Названный Стасом номер был ему знаком. Тренированная память, когда требовалось, работала не хуже компьютера. В записной книжке рэкетира под ним значился некто Давид, если верить рэкетиру, заказавший первый неудачный наезд на Журавлева. Записную книжку Максимов оставил рядом с рэкетиром для людей Ордена, а большинство номеров запомнил.
«Вот такие дела. – Максимов машинально вытер пальцы, казалось, от грязной тельняшки, пропахшей потом, на них остался липкий налет. – Понаворотили, черт ногу сломит! И этот сосунок хорош. Подвел под стволы, сука, а потом тихо в морду получил и спать улегся. Как будто так и надо. Замочить бы тварь, да с трупом возни не оберешься. Не в толчок же его по кускам спускать!»
Максимов вздохнул. Руки чесались обработать Стаса по первой категории, выбить вместе с зубами все подробности.
«Нет, не время! Тоньше надо, тоньше. Ага! – Он взял со стола блокнот с завернутыми засаленными углами. – Что ж, все крутят, и мы не хуже».
– Встать! – Он подхватил Стаса за спину, помогая побыстрее подняться.
Сунул в расслабленные пальцы ручку, подставил блокнот. – Ты видишь только бумагу. Ничего вокруг, только бумагу! И слышишь только мой голос. Слышишь меня?
– Да. – Стас еле шевелил дряблыми губами.
– Крепко надави на ручку и пиши: Подписка.

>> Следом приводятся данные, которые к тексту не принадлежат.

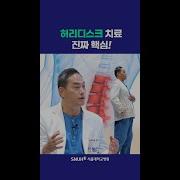 디스키 스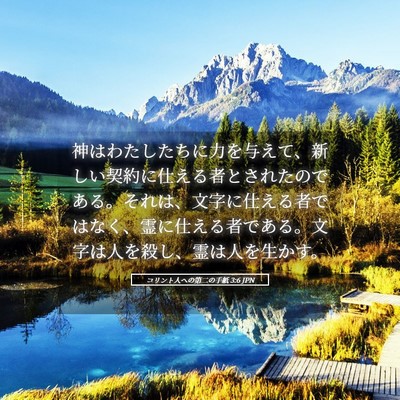 Picture 05 - コリント人への第二の手紙 3:6 JPN - 神はわたしたちに力を与えて、新し - Bible Verse Picture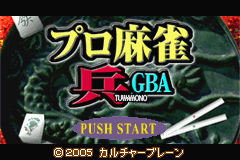 Pantallazo de Pro Mahjong Tsuwamono Advance (Japonés) para Game Boy Advance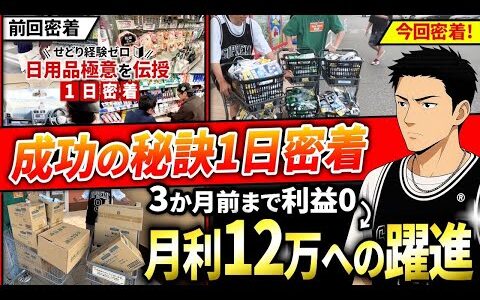 【1日密着】初心者が3か月で見せた成長の証！どんな活動をしたのか？【せどり】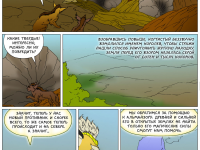 Превью выпуска №36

Ниже. – Он помог Стасу передвинуть ручку. – Я, Станислав Никанорович Бочкарев, на добровольной основе даю согласие на сотрудничество с Федеральной Службой Безопасности РФ. Ниже.
Обязуюсь не разглашать ставшие мне известными секретные сведения. Теперь подпишись. Поставь число. Тринадцатое октября. Все. Ложись.

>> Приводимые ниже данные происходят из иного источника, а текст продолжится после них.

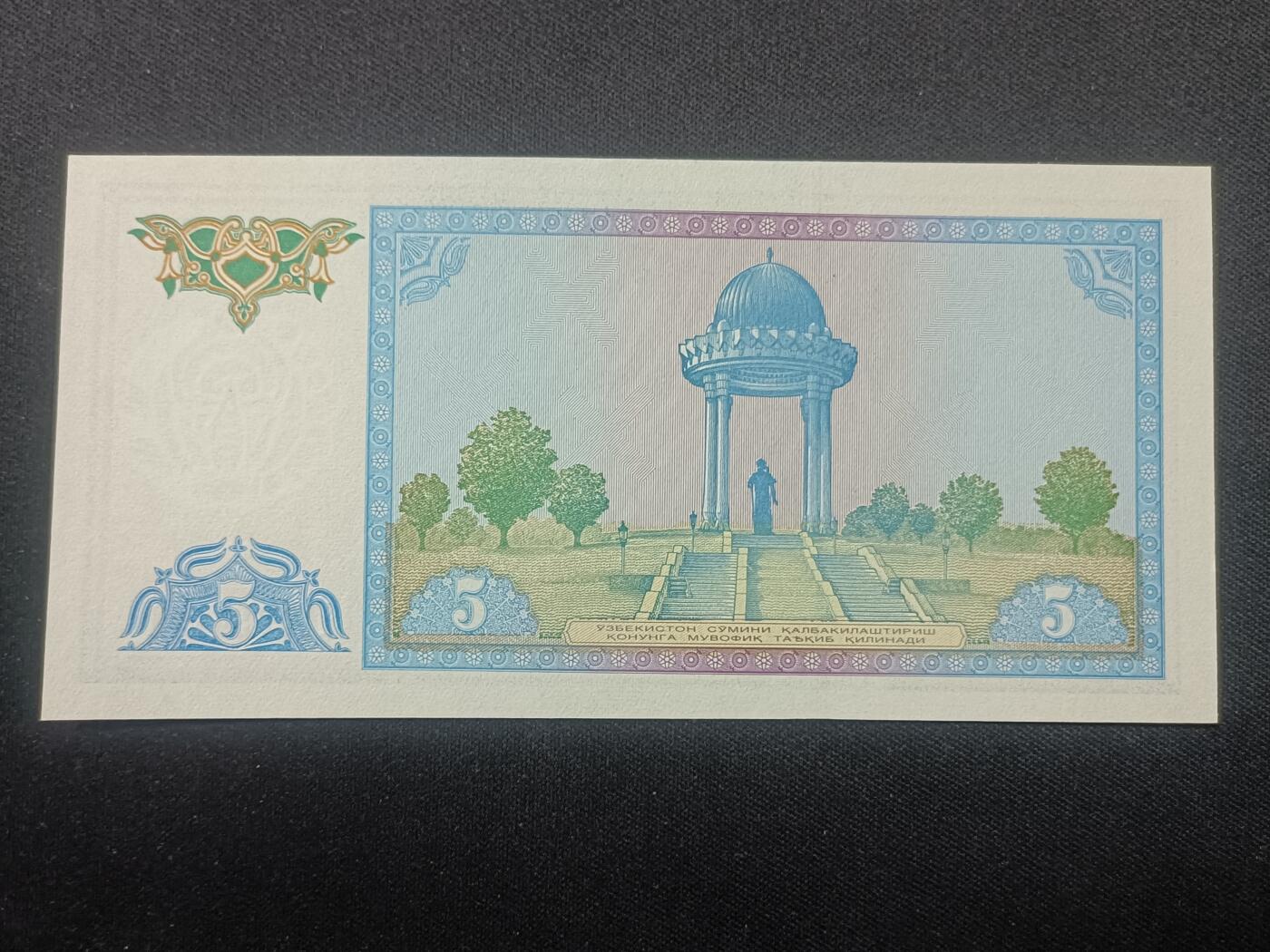 【游宝拍卖】乙巳蛇年99期 年末福尾场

Максимов со стоном расправил затекшие плечи. От напряжения тело била дрожь, разбудившая задремавшую боль. Он помассировал виски – в голове больно стучали острые молоточки.

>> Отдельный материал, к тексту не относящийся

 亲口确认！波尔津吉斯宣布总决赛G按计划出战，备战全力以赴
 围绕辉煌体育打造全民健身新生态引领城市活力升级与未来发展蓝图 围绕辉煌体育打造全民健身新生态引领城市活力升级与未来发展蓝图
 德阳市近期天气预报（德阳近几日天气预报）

"Соберись! Последнее усилие – и можно сваливать. Только не расслабляйся.
Это тебе не бабу усыпить, нажав на особые точки. Даже не простой гипноз. Сейчас самое сложное. Не алкоголика кодируешь. Пусть и дебил, а сорваться может.
Только не расслабляйся!"
Он положил ладонь на лоб Стаса, наклонился к самому уху и что-то зашептал.
Лицо Стаса сморщилось, словно от боли.
Максимов отстранился, перевел дыхание и уже громче, ровным голосом сказал:
– Повтори это слово. Стас, повтори!
– Щенок. – Стас скривился, словно в лицо ему плеснули водой.
– Услышав его, ты сделаешь это?
– Да.
– Все. Спокойно. Раз, два... Три!
Стас дрогнул всем телом, потянулся и расслабленно выдохнул.
Максимов встал, вырвал из блокнота два листка, с распиской и тот, что под ним, и пошатываясь вышел, тихо прикрыв за собой дверь.
Конвой радостно забарабанил хвостом, ткнулся в ладонь холодным носом.
– Уймись, псина. Ночью надо спать. – Максимов потрепал его по голове. – Нет сил, извини, не до тебя. Завтра, все завтра.